Anisotropic fluid in a time dependent conformally flat spacetime

TL;DR

This paper constructs a time-dependent conformally flat spacetime using special conformal transformations, revealing an anisotropic fluid with negative energy density as a source, and relates it to near-horizon Schwarzschild geometry.

Contribution

It introduces an exact solution of Einstein's equations with a novel anisotropic fluid source derived from conformal transformations.

Findings

Generated a new time-dependent conformally flat spacetime

Identified an anisotropic fluid with negative energy density as source

Connected static approximation to near-horizon Schwarzschild geometry

Abstract

The special conformal transformation (composed by inversion - translation - inversion) is used to generate a time dependent conformally flat spacetime.

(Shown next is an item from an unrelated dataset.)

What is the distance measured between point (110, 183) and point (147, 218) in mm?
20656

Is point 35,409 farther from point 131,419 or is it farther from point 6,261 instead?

In order to be an exact solution of Einstein's equations, we need as a source a stress tensor corresponding to an anisotropic fluid with negative regular energy density and positive pressures. For the static approximation, the generators of the infinitesimal transformation resemble those recently obtained by Majhi and Padmanabhan for the coordinate transformation leading to the "near horizon" Schwarzschild metric in Kruskal coordinates. The static approximation corresponds to an energy momentum tensor of $\Lambda$ - form, the "cosmological constant" $\Lambda$ being proportional to the acceleration squared.